In both of these tests, Mistral-Small and Gemini-2.0-flash are the clear winners. Both models are faster to begin generating output and produce tokens at a much faster clip than the other models we tested.


Cost
On Vertex AI serverless instances, as of November 2025, the cost for input tokens for our top 3 models are as follows. (See all Vertex AI pricing here):
| Model | Price / M input tokens | Price / M output tokens |
| Gemini 2.5 Flash (2.0 no longer available) | $0.30 | $2.50 |
| Llama4-Maverick | $0.35 | $1.15 |
| Mistral Small | $0.10 | $0.30 |
It’s clear that Mistral small over-performs from a quality and performance / dollar standpoint, costing one-third of the price or less per input token (which is where the bulk of our token usage is) compared to the other two models.
Open source
Our top priority is building a great user experience. We also believe that open source software is an integral part of building a healthy internet. When we can support open source while still delivering the highest quality experience, we will.
In this category, Llama4 Maverick and Mistral Small come out ahead. While neither is fully open source (no training code or data has been released), both models have open weights paired with liberal usage policies. Gemini 2.5 Flash, on the other hand, is a proprietary model.
Model selection
When we considered all of the above, we decided to go with Mistral-Small to power our feature: it’s fast, it’s inexpensive, it has open weights, and it produces high quality summaries. What’s not to like?
Release and future directions
After selecting the model, we iterated on the prompt to ensure that we were delivering the best experience (see the upcoming blog post: Shake to Summarize: Prompt Engineering), and we released the solution in September of 2025.

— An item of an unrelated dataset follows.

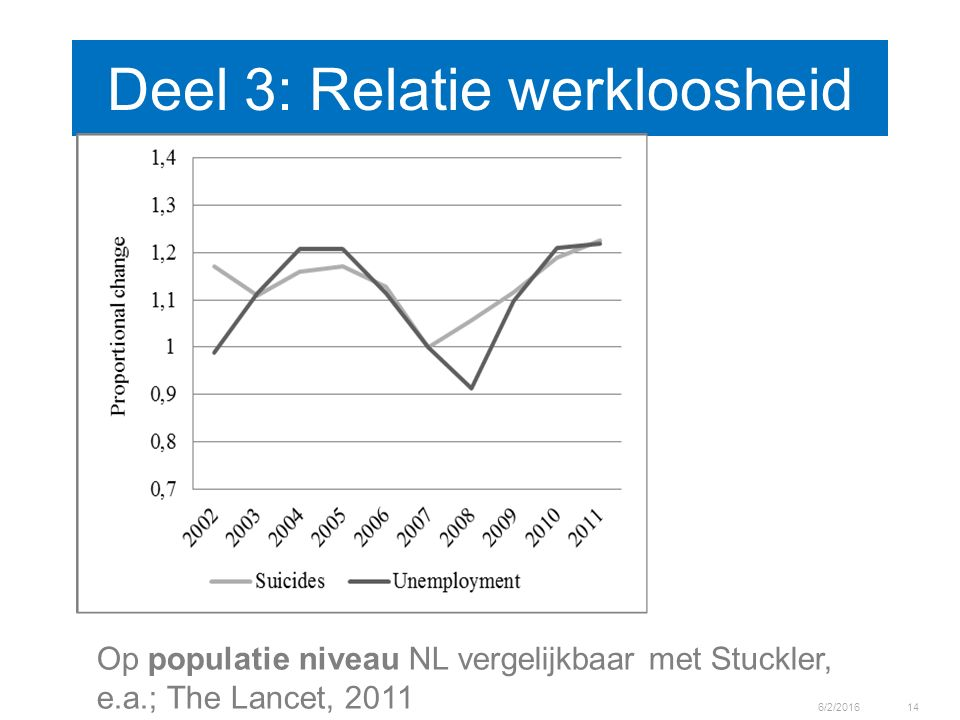 Deel 3: Relatie werkloosheid 6/2/201614 Op populatie niveau NL vergelijkbaar met Stuckler, e.a.; The Lancet, 2011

This project was an early foray in building LLM-powered features into the browser. As such, the model selection process we developed here helped us chart the course for model selection in our later AI integrations. Notably, the soon-to-be released Smart Window required choosing not just one, but multiple models to power the application—giving users increased control over their experience.
Throughout this process, we learned that the “best” model isn’t the one with highest benchmark scores. It’s the one that fits the context in which it’s used—aligning with the task, the budget, and Mozilla’s commitment to open source.